While the primary usecase of ARM is not to create a predictive model, using the generated rules for prediction is straightforward.  Pick a rule, such as this rule `(s4_0, s5_0, bmi_0) -> (target_0)`.  When you see data such that a patient has bmi class 0, s4 class 0, and s5 class 0, you can predict target class 0 with a confidence of about 70.5%.

You will note that from the target table, the support for the rule is only about 5.4%, meaning this rule covers 5.4% of the frequent itemsets.  The confidence of the rule is 70.5%, meaning that 70.5% of the time the frequent itemsets contains bmi class 0, s4 class 0, and s5 class 0, it also contains target class 0.  This can be interpreted as a measure of accuracy.  There may be other rules that are associated with different classes, but with much lower support or confidence.  

You have to be careful with this approach becasue it is easy to overfit the data for predictions, and in fact we've used the entire dataset to generate these rules, so the full set of rules is actually fitted fairly completely to the original data.
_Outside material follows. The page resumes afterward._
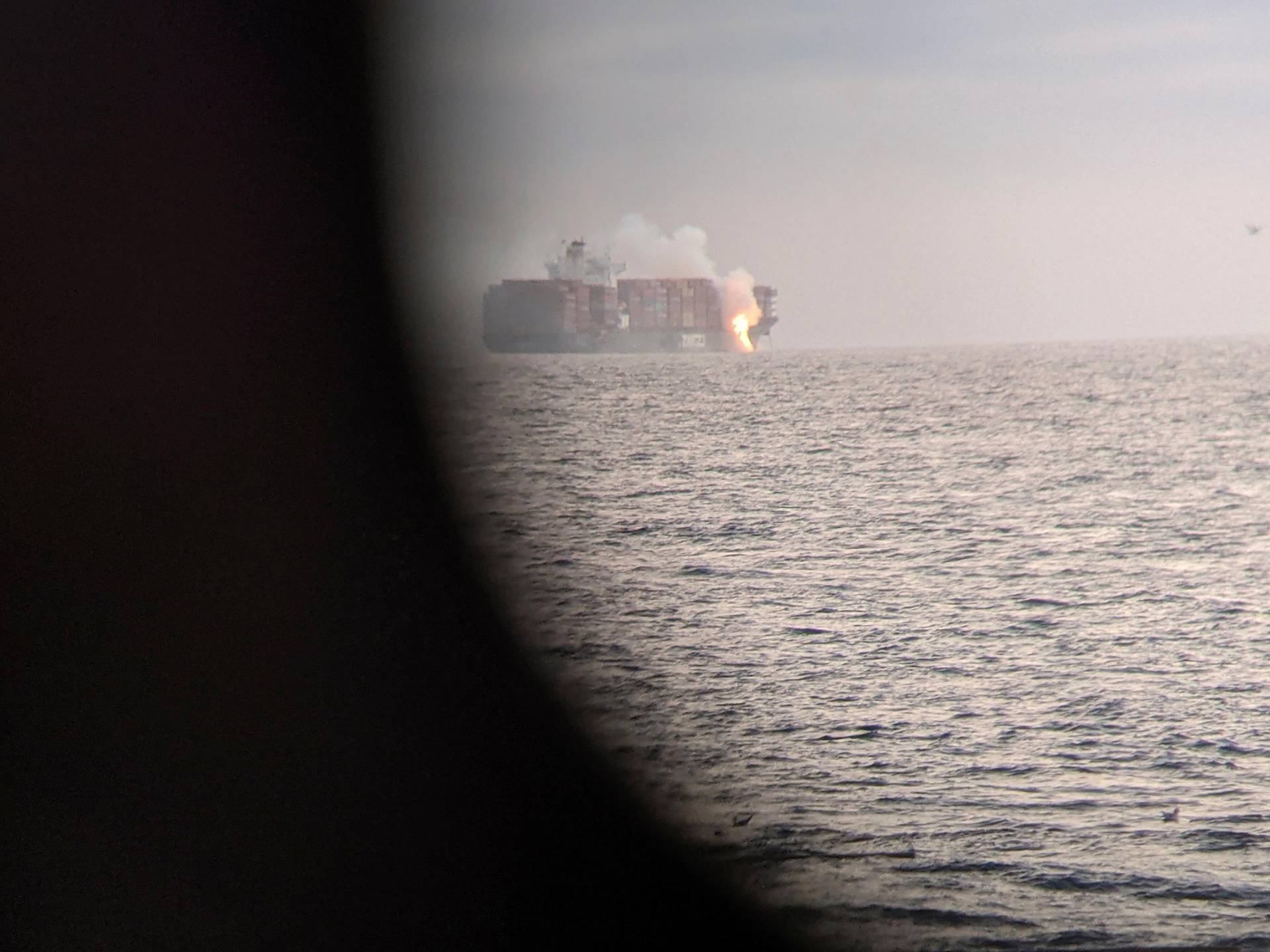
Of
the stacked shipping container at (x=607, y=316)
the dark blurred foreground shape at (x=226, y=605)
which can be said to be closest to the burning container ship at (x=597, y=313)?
the stacked shipping container at (x=607, y=316)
Some practical considerations of using rules for classification generally preclude this approach.  One consideration is that the new data you wish to classify must be itemized in the same way as the training data set.  If you have used KMeans to bin data as we have, then you must save that transformation and reuse it, otherwise the bins could shift with the addition of new data.  This leads to the second problem, which isn't unique to ARM but more obvious.  New data may be outside the original ranges used for itemization, and therefore unable to be fit into the existing association rules.
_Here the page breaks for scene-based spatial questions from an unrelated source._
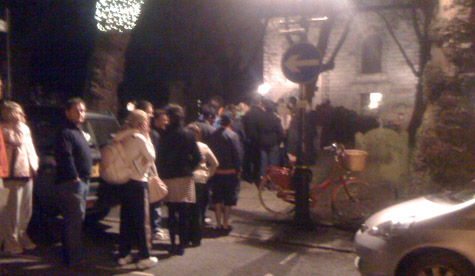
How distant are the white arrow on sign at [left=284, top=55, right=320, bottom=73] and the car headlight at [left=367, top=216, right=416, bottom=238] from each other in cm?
340

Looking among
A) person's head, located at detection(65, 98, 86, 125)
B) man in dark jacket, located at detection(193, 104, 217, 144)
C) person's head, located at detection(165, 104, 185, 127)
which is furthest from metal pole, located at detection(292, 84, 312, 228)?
person's head, located at detection(65, 98, 86, 125)

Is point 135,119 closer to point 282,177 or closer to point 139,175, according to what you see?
point 139,175

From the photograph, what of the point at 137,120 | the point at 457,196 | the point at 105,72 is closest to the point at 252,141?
the point at 105,72

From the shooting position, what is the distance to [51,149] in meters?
7.45

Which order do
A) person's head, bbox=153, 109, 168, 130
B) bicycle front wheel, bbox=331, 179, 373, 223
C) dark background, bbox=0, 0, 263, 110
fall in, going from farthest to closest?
dark background, bbox=0, 0, 263, 110, bicycle front wheel, bbox=331, 179, 373, 223, person's head, bbox=153, 109, 168, 130

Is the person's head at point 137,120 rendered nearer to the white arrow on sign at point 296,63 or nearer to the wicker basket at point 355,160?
the white arrow on sign at point 296,63

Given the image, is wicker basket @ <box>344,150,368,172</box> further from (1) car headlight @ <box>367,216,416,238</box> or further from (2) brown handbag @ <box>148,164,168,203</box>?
(2) brown handbag @ <box>148,164,168,203</box>

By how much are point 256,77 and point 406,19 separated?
8087 millimetres

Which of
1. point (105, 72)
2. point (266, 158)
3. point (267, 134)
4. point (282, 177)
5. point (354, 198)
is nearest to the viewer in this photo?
point (354, 198)

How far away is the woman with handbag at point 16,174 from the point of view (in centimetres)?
663

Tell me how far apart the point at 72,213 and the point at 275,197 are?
427 centimetres

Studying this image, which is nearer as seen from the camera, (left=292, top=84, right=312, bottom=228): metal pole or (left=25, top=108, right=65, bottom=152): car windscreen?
(left=25, top=108, right=65, bottom=152): car windscreen

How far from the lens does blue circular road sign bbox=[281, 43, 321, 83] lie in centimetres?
837

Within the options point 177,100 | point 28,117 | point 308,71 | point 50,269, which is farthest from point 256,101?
point 177,100
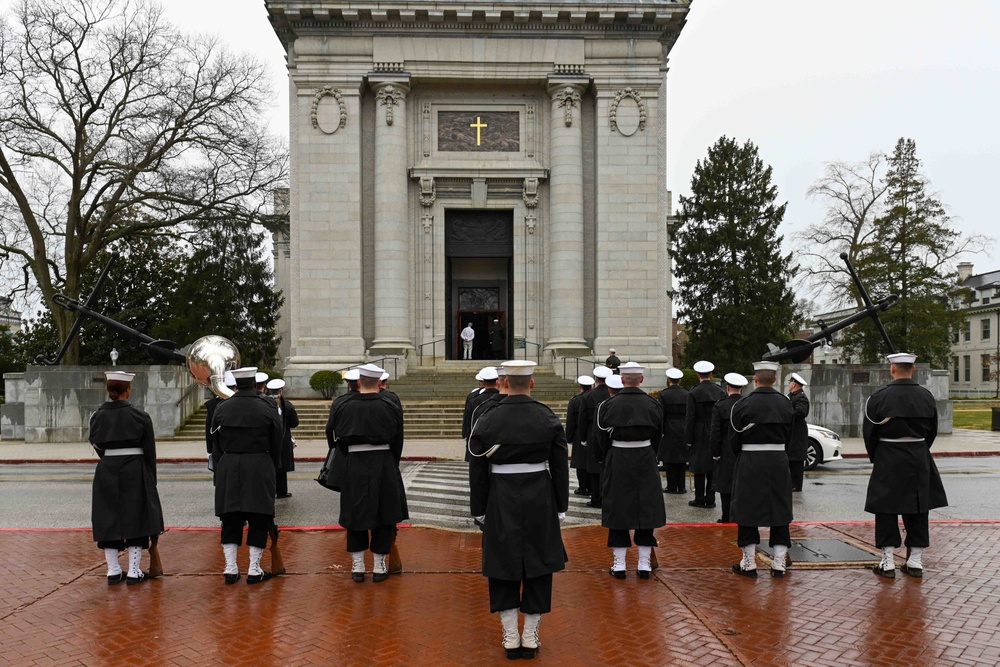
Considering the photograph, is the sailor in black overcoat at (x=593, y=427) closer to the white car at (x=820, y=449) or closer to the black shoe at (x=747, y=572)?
the black shoe at (x=747, y=572)

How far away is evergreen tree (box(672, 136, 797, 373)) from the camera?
3647 cm

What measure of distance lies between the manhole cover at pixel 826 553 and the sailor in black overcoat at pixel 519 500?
12.0 feet

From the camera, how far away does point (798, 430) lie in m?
12.2

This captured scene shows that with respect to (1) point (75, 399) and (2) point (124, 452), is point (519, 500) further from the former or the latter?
(1) point (75, 399)

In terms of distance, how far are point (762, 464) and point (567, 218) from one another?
2359cm

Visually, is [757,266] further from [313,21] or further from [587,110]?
[313,21]

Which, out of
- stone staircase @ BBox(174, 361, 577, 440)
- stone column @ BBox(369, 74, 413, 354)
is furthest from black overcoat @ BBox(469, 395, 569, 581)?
stone column @ BBox(369, 74, 413, 354)

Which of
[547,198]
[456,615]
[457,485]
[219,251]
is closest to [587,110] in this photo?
[547,198]

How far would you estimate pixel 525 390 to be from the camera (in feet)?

In short, for this data set, with our current metric threshold, we have covered very little in the way of predicting diabetes disease progression accurately using just association rules.  When this is the case, it may be better to focus on the feature selection method and proceed with other machine learning methods that can handle continuous valued variables.